We can’t reproduce the graphic, but we did review the entire report, written by Lydia Leong and blogged about by her here.
Leong looked at simple and multiple workloads, both managed and unmanaged, from 20 cloud providers. Each provider had to offer services in at least two separate data centers and have more than $10 million in IaaS revenue in 2010. The PaaS vendors weren’t covered, even though it is getting harder to distinguish what is a platform and what is an infrastructure service. It is Gartner’s first-such MQ evaluation of this set of vendors.
What was unusual, and Leong admits this in her post, is that she actually got her hands dirty and tried each of the services out personally. To my knowledge, this is new for Gartner (hands-on testing). I mean, she actually had to use her personal credit card to spin up an account on each provider! Good for her. Here are some of the highlights:
- More aspects of IT operations management are being automated, so that IaaS offers value beyond self-service provisioning. “For companies with reasonable access to capital and which already have an IT operations team, today’s IaaS offerings may not represent cost savings for typical business workloads.”
- Customers do not usually save money by using cloud IaaS. In case you didn’t read the above bullet point, Leong emphasizes that it is agility, not costs, for which the cloud is currently used by enterprises.

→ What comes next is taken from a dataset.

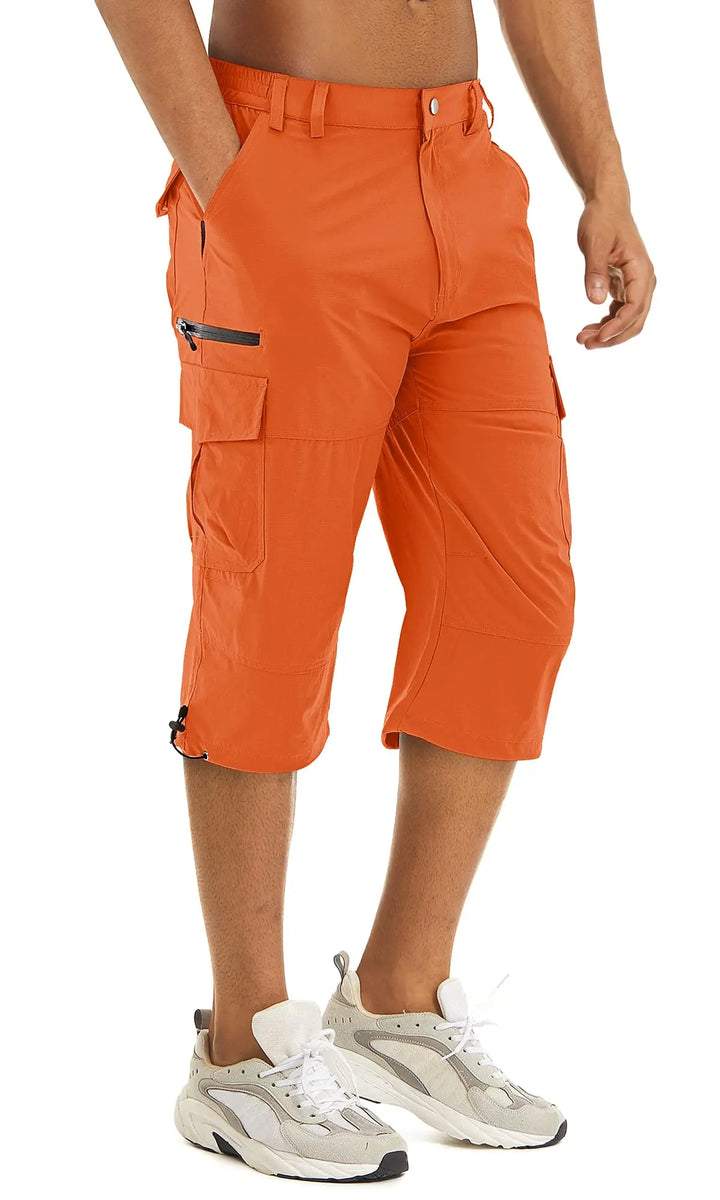 Dawson - Sturdy Cargo Shorts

- Very few of the service providers she looked at have an SLA for compute or storage performance. They do have SLAs for network availability and other service requests, however. This is an important point to keep in mind. And some of the providers offer less-than-stellar agreement levels, too.
- Very few of the service providers offer availability and performance monitoring, visible in their customer portal, as part of their self-service IaaS offering. That surprised me. I wish she would have included a few screenshots in the report, but then Gartner is still learning how to do this hands-on thing.
- Very few also offered a standardized architecture across their public and private cloud offerings. GoGrid and CSC are ones that do offer this feature, should that be important to you.
On the whole, I give Gartner high marks on this MQ. Leong takes pains to distinguish the many different IaaS flavors, and to try to delineate when you would want to use one or the other with her different providers.